Activity: Ignoring the images, restate the records below word for word.

::: Data for the task

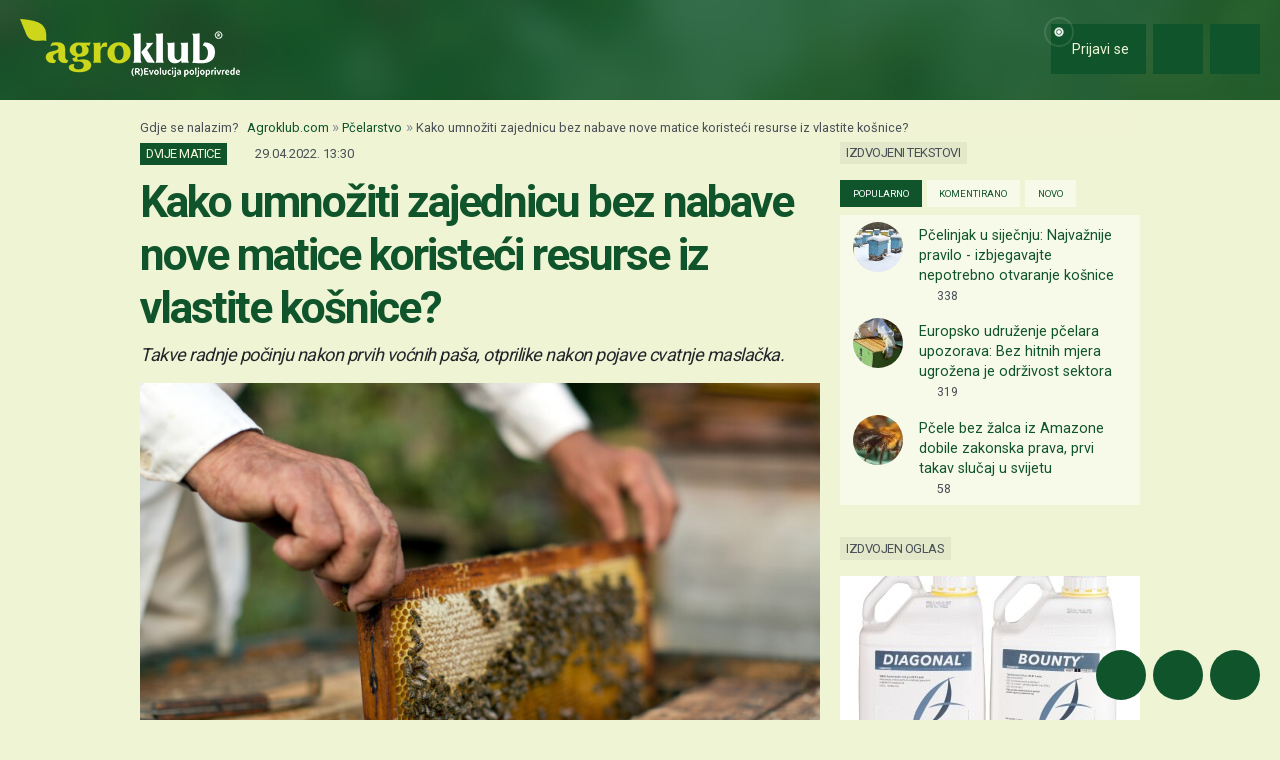

--- FILE ---
content_type: text/html; charset=utf-8
request_url: https://www.google.com/recaptcha/api2/aframe
body_size: 152
content:
<!DOCTYPE HTML><html><head><meta http-equiv="content-type" content="text/html; charset=UTF-8"></head><body><script nonce="Rv9UxSF-NhTMxWq7Lex1hw">/** Anti-fraud and anti-abuse applications only. See google.com/recaptcha */ try{var clients={'sodar':'https://pagead2.googlesyndication.com/pagead/sodar?'};window.addEventListener("message",function(a){try{if(a.source===window.parent){var b=JSON.parse(a.data);var c=clients[b['id']];if(c){var d=document.createElement('img');d.src=c+b['params']+'&rc='+(localStorage.getItem("rc::a")?sessionStorage.getItem("rc::b"):"");window.document.body.appendChild(d);sessionStorage.setItem("rc::e",parseInt(sessionStorage.getItem("rc::e")||0)+1);localStorage.setItem("rc::h",'1769166891927');}}}catch(b){}});window.parent.postMessage("_grecaptcha_ready", "*");}catch(b){}</script></body></html>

::::::

Response below:
--- FILE ---
content_type: text/html; charset=utf-8
request_url: https://www.google.com/recaptcha/api2/aframe
body_size: 152
content:
<!DOCTYPE HTML><html><head><meta http-equiv="content-type" content="text/html; charset=UTF-8"></head><body><script nonce="Rv9UxSF-NhTMxWq7Lex1hw">/** Anti-fraud and anti-abuse applications only. See google.com/recaptcha */ try{var clients={'sodar':'https://pagead2.googlesyndication.com/pagead/sodar?'};window.addEventListener("message",function(a){try{if(a.source===window.parent){var b=JSON.parse(a.data);var c=clients[b['id']];if(c){var d=document.createElement('img');d.src=c+b['params']+'&rc='+(localStorage.getItem("rc::a")?sessionStorage.getItem("rc::b"):"");window.document.body.appendChild(d);sessionStorage.setItem("rc::e",parseInt(sessionStorage.getItem("rc::e")||0)+1);localStorage.setItem("rc::h",'1769166891927');}}}catch(b){}});window.parent.postMessage("_grecaptcha_ready", "*");}catch(b){}</script></body></html>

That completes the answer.